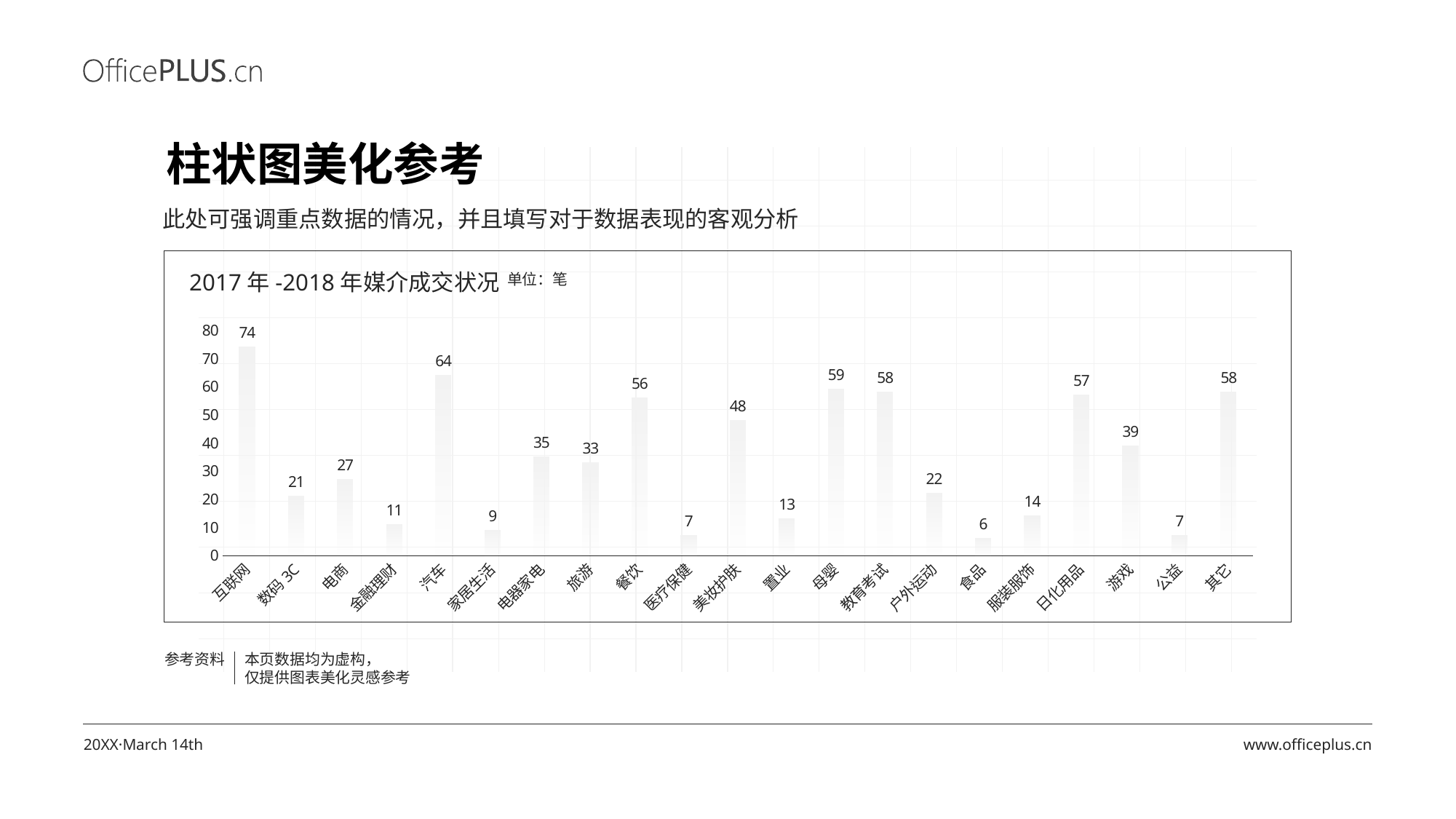
What kind of chart is shown on the slide? bar chart Which category has the lowest value? 食品 What is the difference between the values for 汽车 and 餐饮? 8 How many categories are shown on the x axis? 21 What is the difference between the values for 母婴 and 置业? 46 Which category has the highest value? 互联网 What is the value for 游戏? 39 What is the value for 美妆护肤? 48 What unit is stated next to the chart title? 笔 Is the value for 日化用品 greater or less than 50? greater Which is larger, the value for 电器家电 or the value for 旅游? 电器家电 What is the value for 互联网? 74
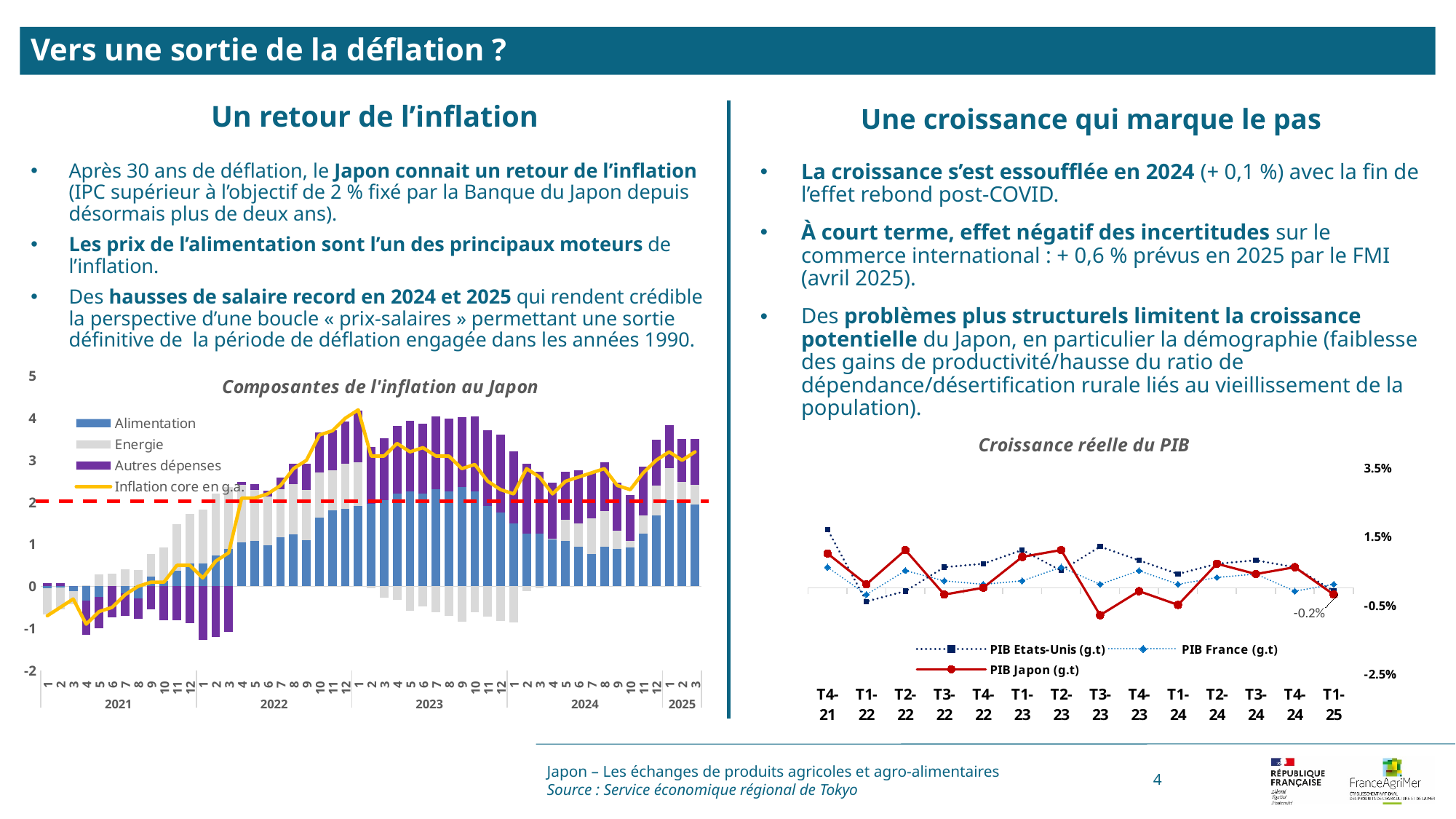
In 'Composantes de l'inflation au Japon', is the 'Inflation core en g.a.' line at month 1 of 2021 greater or less than 0? less In 'Croissance réelle du PIB', at T3-23, which is higher: PIB Etats-Unis (g.t) or PIB Japon (g.t)? PIB Etats-Unis (g.t) In 'Croissance réelle du PIB', is the value of PIB Japon (g.t) at T3-23 greater or less than -0.5%? less What kind of chart is 'Composantes de l'inflation au Japon'? A stacked bar chart with a line overlay How many series does the legend of 'Composantes de l'inflation au Japon' list? 4 What kind of chart is 'Croissance réelle du PIB'? Line chart In 'Composantes de l'inflation au Japon', does the 'Inflation core en g.a.' line rise or fall from the start of 2021 to the start of 2023? Rise How many series does the legend of 'Croissance réelle du PIB' list? 3 In 'Croissance réelle du PIB', at which quarter is PIB Japon (g.t) at its lowest? T3-23 In 'Croissance réelle du PIB', what is the value of PIB Japon (g.t) at T1-25? -0.2% How many quarters are shown on the x axis of 'Croissance réelle du PIB'? 14 In 'Composantes de l'inflation au Japon', at what level on the y axis is the red dashed horizontal line drawn? 2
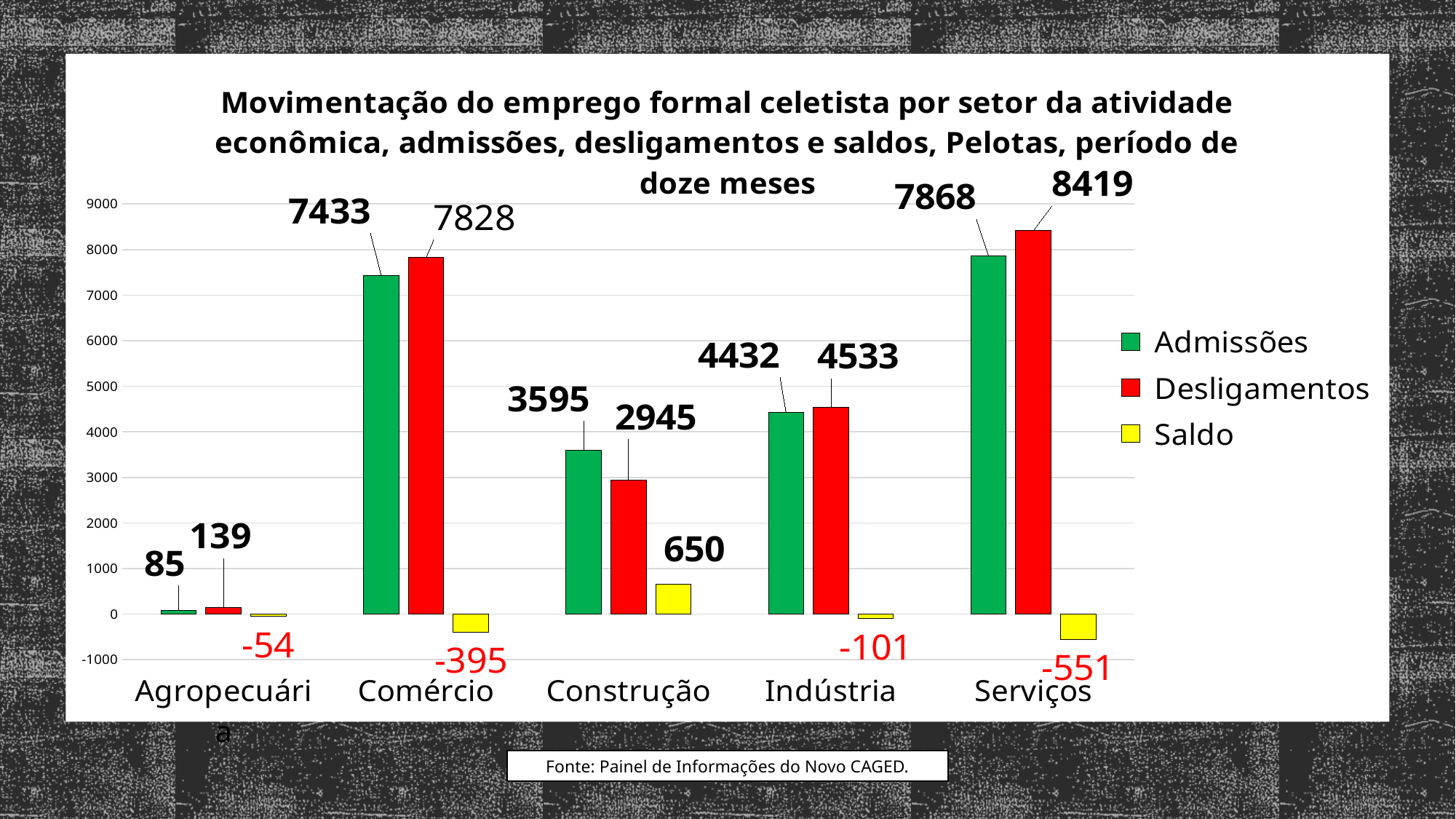
How many series does the legend list? 3 What is the Admissões value for Comércio? 7433 What is the Desligamentos value for Serviços? 8419 What is the difference between Desligamentos and Admissões for Indústria? 101 What colour represents the Saldo series in the legend? Yellow What is the Saldo value for Construção? 650 What kind of chart is shown on the slide? Bar chart What is the Saldo value for Comércio? -395 Which sector has the lowest Desligamentos value? Agropecuária Which is larger for Construção, Admissões or Desligamentos? Admissões How many sectors are shown on the x axis? 5 Which sector has the highest Admissões value? Serviços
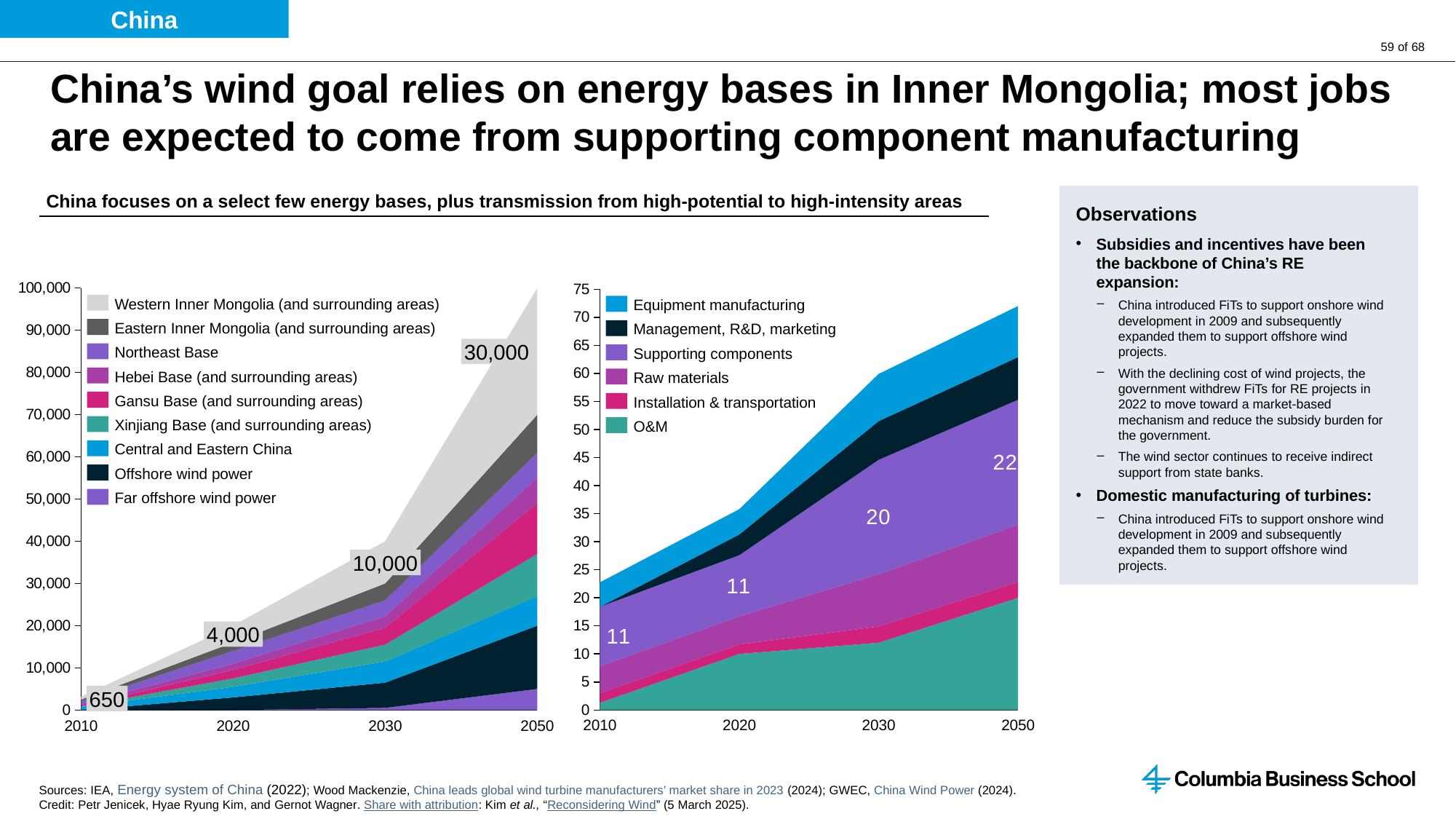
On the right chart, what is the difference between the data labels shown at 2050 and 2030? 2 On the right chart, is the total stacked value in 2010 greater or less than 30? less On the left chart, what data label is shown at 2050? 30,000 What kind of chart is the left chart on the slide? stacked area chart On the left chart, is the total stacked value in 2050 greater or less than 90,000? greater On the right chart, does the total stacked value rise or fall from 2010 to 2050? rise On the right chart, what data label is shown at 2030? 20 On the left chart, what data label is shown at 2010? 650 How many years are labelled on the x axis of the right chart? 4 How many series does the legend of the right chart list? 6 How many series does the legend of the left chart list? 9 On the left chart, what is the difference between the data labels shown at 2050 and 2030? 20,000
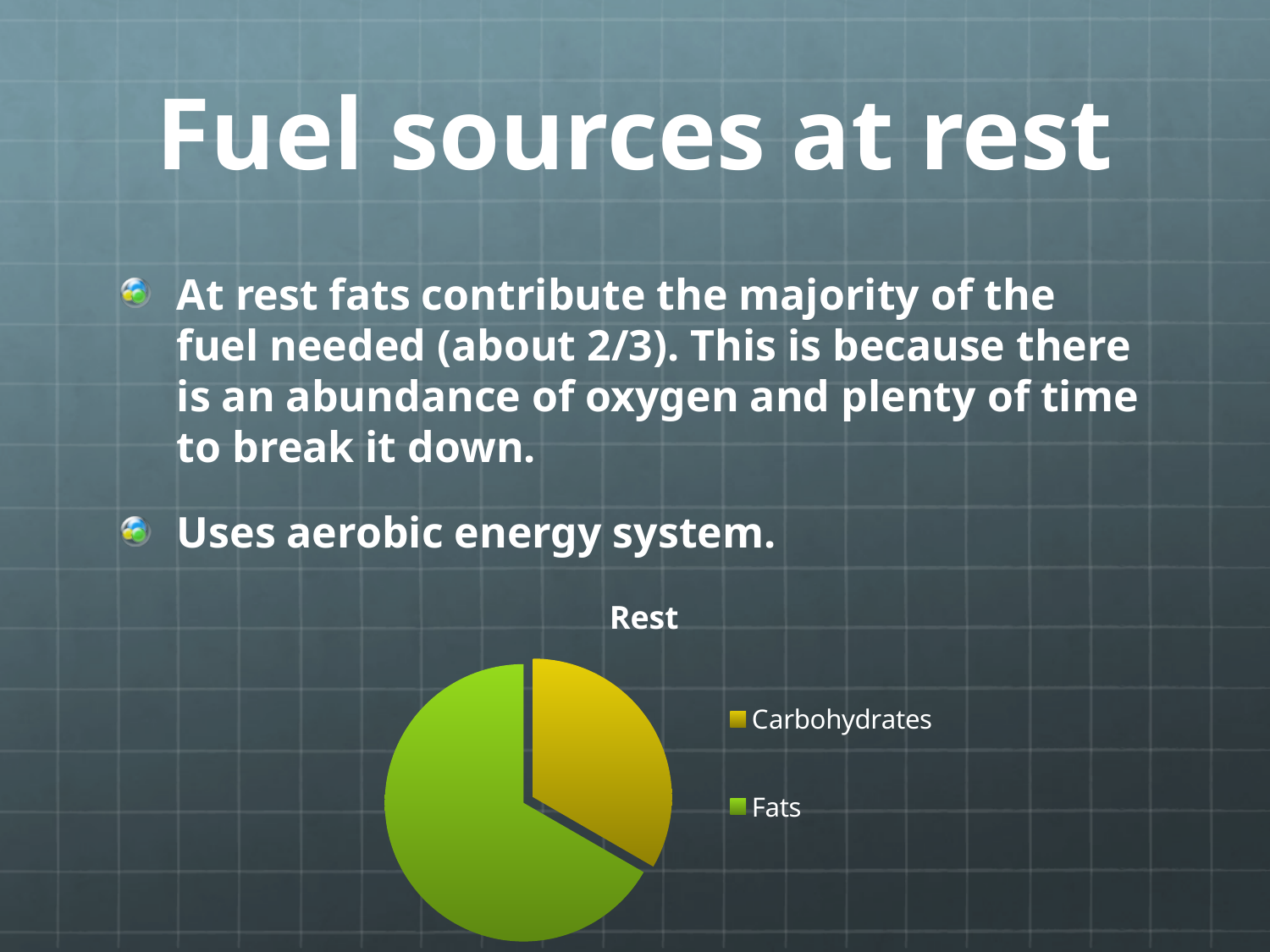
Which fuel source has the largest slice in the pie chart? Fats Which slice is larger in the pie chart, Carbohydrates or Fats? Fats How many slices does the pie chart have? 2 What colour is the Fats slice in the pie chart? green Which legend entry is shown in yellow in the pie chart? Carbohydrates Which fuel source has the smallest slice in the pie chart? Carbohydrates What is the title of the pie chart? Rest What kind of chart is shown on the slide? pie chart How many entries does the legend of the pie chart list? 2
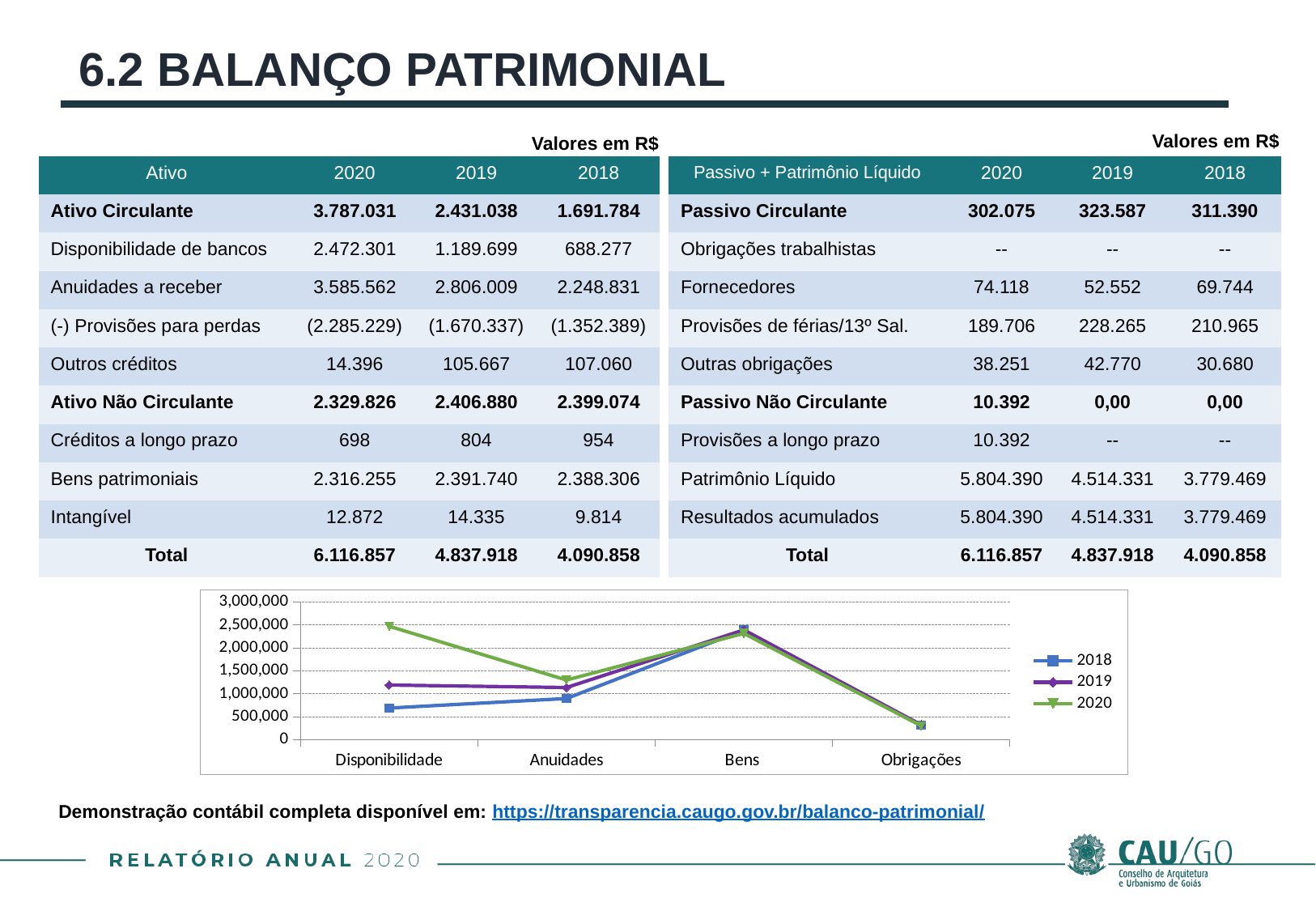
Does the 2020 series rise or fall from Disponibilidade to Anuidades? fall How many categories are shown on the x axis of the chart? 4 Which series has the lowest value for Disponibilidade? 2018 What are the entries listed in the chart legend? 2018, 2019, 2020 For the 2018 series, which category has the highest value? Bens Is the 2018 value for Disponibilidade greater or less than 1,000,000? less What kind of chart is shown on the slide? line chart Which series has the highest value for Disponibilidade? 2020 Is the 2020 value for Disponibilidade greater or less than 2,000,000? greater How many series does the chart legend list? 3 Is the 2019 value for Obrigações greater or less than 500,000? less For Anuidades, which is larger: the 2020 value or the 2018 value? 2020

************

§ Exercise brief
Render the lines above as a JSON list of strings, one string per line, skipping blank lines and omitting the pictures.

§ Answer space
[
  "What kind of chart is shown on the slide? bar chart Which category has the lowest value? 食品 What is the difference between the values for 汽车 and 餐饮? 8 How many categories are shown on the x axis? 21 What is the difference between the values for 母婴 and 置业? 46 Which category has the highest value? 互联网 What is the value for 游戏? 39 What is the value for 美妆护肤? 48 What unit is stated next to the chart title? 笔 Is the value for 日化用品 greater or less than 50? greater Which is larger, the value for 电器家电 or the value for 旅游? 电器家电 What is the value for 互联网? 74",
  "In 'Composantes de l'inflation au Japon', is the 'Inflation core en g.a.' line at month 1 of 2021 greater or less than 0? less In 'Croissance réelle du PIB', at T3-23, which is higher: PIB Etats-Unis (g.t) or PIB Japon (g.t)? PIB Etats-Unis (g.t) In 'Croissance réelle du PIB', is the value of PIB Japon (g.t) at T3-23 greater or less than -0.5%? less What kind of chart is 'Composantes de l'inflation au Japon'? A stacked bar chart with a line overlay How many series does the legend of 'Composantes de l'inflation au Japon' list? 4 What kind of chart is 'Croissance réelle du PIB'? Line chart In 'Composantes de l'inflation au Japon', does the 'Inflation core en g.a.' line rise or fall from the start of 2021 to the start of 2023? Rise How many series does the legend of 'Croissance réelle du PIB' list? 3 In 'Croissance réelle du PIB', at which quarter is PIB Japon (g.t) at its lowest? T3-23 In 'Croissance réelle du PIB', what is the value of PIB Japon (g.t) at T1-25? -0.2% How many quarters are shown on the x axis of 'Croissance réelle du PIB'? 14 In 'Composantes de l'inflation au Japon', at what level on the y axis is the red dashed horizontal line drawn? 2",
  "How many series does the legend list? 3 What is the Admissões value for Comércio? 7433 What is the Desligamentos value for Serviços? 8419 What is the difference between Desligamentos and Admissões for Indústria? 101 What colour represents the Saldo series in the legend? Yellow What is the Saldo value for Construção? 650 What kind of chart is shown on the slide? Bar chart What is the Saldo value for Comércio? -395 Which sector has the lowest Desligamentos value? Agropecuária Which is larger for Construção, Admissões or Desligamentos? Admissões How many sectors are shown on the x axis? 5 Which sector has the highest Admissões value? Serviços",
  "On the right chart, what is the difference between the data labels shown at 2050 and 2030? 2 On the right chart, is the total stacked value in 2010 greater or less than 30? less On the left chart, what data label is shown at 2050? 30,000 What kind of chart is the left chart on the slide? stacked area chart On the left chart, is the total stacked value in 2050 greater or less than 90,000? greater On the right chart, does the total stacked value rise or fall from 2010 to 2050? rise On the right chart, what data label is shown at 2030? 20 On the left chart, what data label is shown at 2010? 650 How many years are labelled on the x axis of the right chart? 4 How many series does the legend of the right chart list? 6 How many series does the legend of the left chart list? 9 On the left chart, what is the difference between the data labels shown at 2050 and 2030? 20,000",
  "Which fuel source has the largest slice in the pie chart? Fats Which slice is larger in the pie chart, Carbohydrates or Fats? Fats How many slices does the pie chart have? 2 What colour is the Fats slice in the pie chart? green Which legend entry is shown in yellow in the pie chart? Carbohydrates Which fuel source has the smallest slice in the pie chart? Carbohydrates What is the title of the pie chart? Rest What kind of chart is shown on the slide? pie chart How many entries does the legend of the pie chart list? 2",
  "Does the 2020 series rise or fall from Disponibilidade to Anuidades? fall How many categories are shown on the x axis of the chart? 4 Which series has the lowest value for Disponibilidade? 2018 What are the entries listed in the chart legend? 2018, 2019, 2020 For the 2018 series, which category has the highest value? Bens Is the 2018 value for Disponibilidade greater or less than 1,000,000? less What kind of chart is shown on the slide? line chart Which series has the highest value for Disponibilidade? 2020 Is the 2020 value for Disponibilidade greater or less than 2,000,000? greater How many series does the chart legend list? 3 Is the 2019 value for Obrigações greater or less than 500,000? less For Anuidades, which is larger: the 2020 value or the 2018 value? 2020"
]